Forteresses pour la biodiversité

Les aires protégées – réserves naturelles, parcs nationaux, réserves indigènes, etc. – s’avèrent être une mesure efficace, qui sauve bel et bien les poumons verts de la Terre de la déforestation. Elles sanctifient l’habitat naturel de nombre d’espèces sauvages en danger d’extinction, comme les éléphants d’Asie, les éléphants de forêts d’Afrique, les lions d’Asie, les jaguars, les tigres, les orangs-outans, les gorilles, etc.

Éléphant d’Asie – Huai Kha Khaeng Wildlife Sanctuary © Thai National Parks

20% des forêts primaires du globe sont heureusement situées dans des aires protégées. Ces dernières apparaissent comme les derniers remparts séparant ces écosystèmes très riches en biodiversité des menaces anthropiques, à savoir la déforestation et l’exploitation des ressources, ayant cours pour les besoins de l’agriculture intensive – généralement de soja en Amérique du Sud et d’huile de palme en Asie – ou encore pour produire du charbon, utilisé en Afrique pour la cuisine locale, ailleurs pour se chauffer.

Exploitation forestière

Exploitation forestière

Pour autant, les aires protégées subissent des pressions à l’intérieur et autour de leurs frontières, qui peuvent fortement impacter la biodiversité. D’après une étude parue dans la revue Nature en 2012, sur 60 réserves tropicales, environ la moitié subit une dégradation de la biodiversité, notamment à cause de perturbations diverses de l’habitat naturel des espèces, de la chasse, de la déforestation à proximité des réserves et de la coupe sélective à l’intérieur des réserves.

D’autres facteurs comprennent les feux de forêts, l’exploitation illégale des ressources minières, la pollution des rivières, les transformations de l’environnement, dont le changement climatique. Les chercheurs rappellent cependant que les aires protégées revêtent une grande importance pour sauvegarder la biodiversité, encore faut-il, pour ainsi dire, protéger les forêts protégées. Certains proposent même d’instaurer des réserves plus vastes ou des « méga-réserves ».

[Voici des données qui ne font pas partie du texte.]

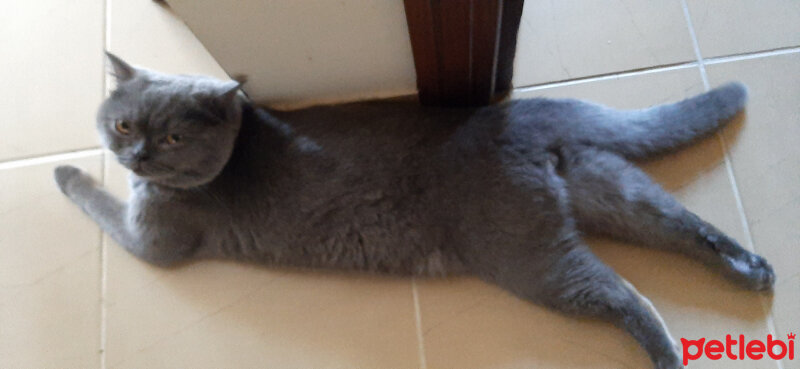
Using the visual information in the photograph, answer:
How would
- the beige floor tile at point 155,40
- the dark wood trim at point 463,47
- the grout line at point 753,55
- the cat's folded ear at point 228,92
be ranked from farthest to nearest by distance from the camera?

Protéger les forêts de l’influence des êtres humains est vital pour la biodiversité, en effet. Une autre étude parue en juillet 2017, toujours dans Nature, révèle sans surprise que les espèces de vertébrés ont plus de chances d’être classées dans la Liste rouge de l’UICN (Union Internationale pour la Conservation de la Nature) si elles vivent dans des zones touchées par la déforestation. Même minimale, la déforestation a des conséquences dévastatrices, ce qui témoigne à nouveau que la simple intrusion humaine dans les écosystèmes les plus sensibles est néfaste pour la biodiversité. En outre, les auteurs de cette étude déplorent que la très grande majorité des zones particulièrement risquées, ou hotspots, qu’ils ont surtout repérées à Bornéo, en Amazonie et au Congo, ne sont toujours pas protégées…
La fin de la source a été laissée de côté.